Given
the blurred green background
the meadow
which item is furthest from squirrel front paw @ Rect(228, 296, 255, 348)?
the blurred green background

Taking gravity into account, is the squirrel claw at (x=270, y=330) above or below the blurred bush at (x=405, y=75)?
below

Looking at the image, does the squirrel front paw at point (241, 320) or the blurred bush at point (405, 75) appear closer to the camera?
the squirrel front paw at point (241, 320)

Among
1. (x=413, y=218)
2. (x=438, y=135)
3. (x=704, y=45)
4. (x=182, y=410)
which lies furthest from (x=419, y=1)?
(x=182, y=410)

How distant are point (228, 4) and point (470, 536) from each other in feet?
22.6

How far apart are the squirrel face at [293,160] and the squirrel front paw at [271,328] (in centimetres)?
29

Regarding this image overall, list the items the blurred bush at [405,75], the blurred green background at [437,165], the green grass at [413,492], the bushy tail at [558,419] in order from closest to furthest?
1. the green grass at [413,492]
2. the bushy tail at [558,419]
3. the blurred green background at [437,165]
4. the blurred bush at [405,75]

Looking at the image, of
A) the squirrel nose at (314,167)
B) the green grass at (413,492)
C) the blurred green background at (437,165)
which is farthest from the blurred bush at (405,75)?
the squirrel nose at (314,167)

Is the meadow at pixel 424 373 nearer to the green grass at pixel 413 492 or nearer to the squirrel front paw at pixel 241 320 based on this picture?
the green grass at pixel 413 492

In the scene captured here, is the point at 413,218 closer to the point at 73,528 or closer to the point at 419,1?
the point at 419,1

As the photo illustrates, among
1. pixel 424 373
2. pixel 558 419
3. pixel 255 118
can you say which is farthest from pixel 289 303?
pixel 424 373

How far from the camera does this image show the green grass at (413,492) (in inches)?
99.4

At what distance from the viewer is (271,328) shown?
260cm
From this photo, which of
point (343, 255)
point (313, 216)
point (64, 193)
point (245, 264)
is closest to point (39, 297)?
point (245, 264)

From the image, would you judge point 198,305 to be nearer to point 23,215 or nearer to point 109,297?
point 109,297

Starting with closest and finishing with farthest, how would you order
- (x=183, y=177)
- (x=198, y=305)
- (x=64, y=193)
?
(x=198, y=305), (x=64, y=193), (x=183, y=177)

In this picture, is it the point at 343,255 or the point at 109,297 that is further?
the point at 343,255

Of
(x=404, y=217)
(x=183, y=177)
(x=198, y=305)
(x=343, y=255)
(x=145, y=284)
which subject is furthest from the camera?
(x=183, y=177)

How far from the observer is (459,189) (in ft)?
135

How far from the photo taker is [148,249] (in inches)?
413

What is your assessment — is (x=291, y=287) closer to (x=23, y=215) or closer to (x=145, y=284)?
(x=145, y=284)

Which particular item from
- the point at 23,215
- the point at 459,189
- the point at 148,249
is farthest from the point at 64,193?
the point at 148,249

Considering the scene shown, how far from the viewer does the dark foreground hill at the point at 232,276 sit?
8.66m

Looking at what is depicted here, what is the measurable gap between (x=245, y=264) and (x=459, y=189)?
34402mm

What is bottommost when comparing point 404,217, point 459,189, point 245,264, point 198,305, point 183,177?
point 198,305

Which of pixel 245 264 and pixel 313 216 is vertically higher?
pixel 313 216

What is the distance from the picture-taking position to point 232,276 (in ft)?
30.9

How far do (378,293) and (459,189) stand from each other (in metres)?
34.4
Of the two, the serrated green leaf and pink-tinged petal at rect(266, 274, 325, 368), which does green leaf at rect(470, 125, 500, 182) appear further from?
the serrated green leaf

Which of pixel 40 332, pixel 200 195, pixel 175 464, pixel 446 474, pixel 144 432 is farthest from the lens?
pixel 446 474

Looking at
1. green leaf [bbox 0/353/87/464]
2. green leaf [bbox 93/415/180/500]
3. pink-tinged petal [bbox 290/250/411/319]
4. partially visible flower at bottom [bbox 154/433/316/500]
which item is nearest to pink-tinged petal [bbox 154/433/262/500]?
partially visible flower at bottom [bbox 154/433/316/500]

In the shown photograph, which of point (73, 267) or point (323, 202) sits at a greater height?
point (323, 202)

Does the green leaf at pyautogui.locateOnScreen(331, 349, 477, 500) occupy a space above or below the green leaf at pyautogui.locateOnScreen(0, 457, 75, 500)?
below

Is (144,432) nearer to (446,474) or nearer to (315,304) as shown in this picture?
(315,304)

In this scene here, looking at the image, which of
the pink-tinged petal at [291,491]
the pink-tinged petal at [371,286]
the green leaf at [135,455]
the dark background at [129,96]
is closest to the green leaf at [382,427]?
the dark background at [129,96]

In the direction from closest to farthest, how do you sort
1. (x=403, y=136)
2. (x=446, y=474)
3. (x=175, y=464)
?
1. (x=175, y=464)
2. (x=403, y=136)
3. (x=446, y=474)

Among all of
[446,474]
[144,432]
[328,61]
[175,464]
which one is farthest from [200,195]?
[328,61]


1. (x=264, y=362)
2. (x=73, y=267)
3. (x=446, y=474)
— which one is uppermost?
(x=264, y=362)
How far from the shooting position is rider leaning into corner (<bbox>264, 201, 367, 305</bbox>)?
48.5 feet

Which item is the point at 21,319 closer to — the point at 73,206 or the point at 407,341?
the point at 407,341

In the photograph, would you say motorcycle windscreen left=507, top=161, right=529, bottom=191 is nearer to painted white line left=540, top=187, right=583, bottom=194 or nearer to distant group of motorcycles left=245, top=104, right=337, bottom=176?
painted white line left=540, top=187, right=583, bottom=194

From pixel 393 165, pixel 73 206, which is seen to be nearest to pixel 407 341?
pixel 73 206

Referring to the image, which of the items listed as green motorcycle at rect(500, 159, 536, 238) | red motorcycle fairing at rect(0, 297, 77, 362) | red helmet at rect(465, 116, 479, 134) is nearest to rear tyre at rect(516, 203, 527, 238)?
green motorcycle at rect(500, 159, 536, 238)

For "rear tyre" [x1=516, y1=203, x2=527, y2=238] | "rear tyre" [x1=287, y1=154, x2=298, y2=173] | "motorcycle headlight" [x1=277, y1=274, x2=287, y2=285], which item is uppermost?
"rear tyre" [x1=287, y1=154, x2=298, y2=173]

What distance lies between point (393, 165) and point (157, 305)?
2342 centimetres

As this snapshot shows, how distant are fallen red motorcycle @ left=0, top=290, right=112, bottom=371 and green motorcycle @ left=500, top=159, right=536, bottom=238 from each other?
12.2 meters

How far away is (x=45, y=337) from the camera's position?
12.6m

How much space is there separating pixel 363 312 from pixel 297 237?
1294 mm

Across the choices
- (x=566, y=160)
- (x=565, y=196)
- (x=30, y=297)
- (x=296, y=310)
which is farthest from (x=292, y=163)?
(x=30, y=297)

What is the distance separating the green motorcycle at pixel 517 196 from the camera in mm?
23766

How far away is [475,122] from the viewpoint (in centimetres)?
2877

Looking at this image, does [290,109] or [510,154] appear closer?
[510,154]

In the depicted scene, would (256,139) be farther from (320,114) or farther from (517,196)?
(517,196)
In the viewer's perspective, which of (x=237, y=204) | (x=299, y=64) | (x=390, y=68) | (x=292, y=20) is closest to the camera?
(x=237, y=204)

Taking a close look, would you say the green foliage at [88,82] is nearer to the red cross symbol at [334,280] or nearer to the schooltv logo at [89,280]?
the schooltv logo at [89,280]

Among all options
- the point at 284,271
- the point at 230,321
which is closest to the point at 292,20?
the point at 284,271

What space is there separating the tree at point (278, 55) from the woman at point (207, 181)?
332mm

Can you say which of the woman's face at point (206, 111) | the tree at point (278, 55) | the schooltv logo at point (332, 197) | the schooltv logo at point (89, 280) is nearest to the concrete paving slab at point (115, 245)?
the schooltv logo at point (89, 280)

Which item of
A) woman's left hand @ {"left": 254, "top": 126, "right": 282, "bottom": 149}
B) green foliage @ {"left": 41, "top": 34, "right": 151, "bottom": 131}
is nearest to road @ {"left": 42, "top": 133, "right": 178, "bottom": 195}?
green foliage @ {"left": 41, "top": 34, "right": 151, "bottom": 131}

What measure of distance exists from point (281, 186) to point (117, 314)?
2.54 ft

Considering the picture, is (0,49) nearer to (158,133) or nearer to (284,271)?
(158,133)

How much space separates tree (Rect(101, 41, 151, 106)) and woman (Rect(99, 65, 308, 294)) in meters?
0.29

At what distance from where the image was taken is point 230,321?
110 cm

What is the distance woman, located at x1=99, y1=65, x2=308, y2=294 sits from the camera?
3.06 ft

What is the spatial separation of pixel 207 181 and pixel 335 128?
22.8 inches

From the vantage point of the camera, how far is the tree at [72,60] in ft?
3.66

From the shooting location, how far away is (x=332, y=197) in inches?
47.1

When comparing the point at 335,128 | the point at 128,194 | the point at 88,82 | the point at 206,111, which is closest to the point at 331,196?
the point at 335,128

========================================================================

Work instructions: Reproduce the listing above exactly from the line containing "At what distance from where" through its last line, with both of those lines included.

Written solution:
At what distance from where the image was taken is point 230,321?
110 cm

What is the distance woman, located at x1=99, y1=65, x2=308, y2=294 sits from the camera?
3.06 ft

What is the spatial separation of pixel 207 181 and pixel 335 128?
22.8 inches

From the vantage point of the camera, how far is the tree at [72,60] in ft?
3.66

From the shooting location, how far away is (x=332, y=197) in inches?
47.1

When comparing the point at 335,128 | the point at 128,194 | the point at 88,82 | the point at 206,111, which is closest to the point at 331,196?
the point at 335,128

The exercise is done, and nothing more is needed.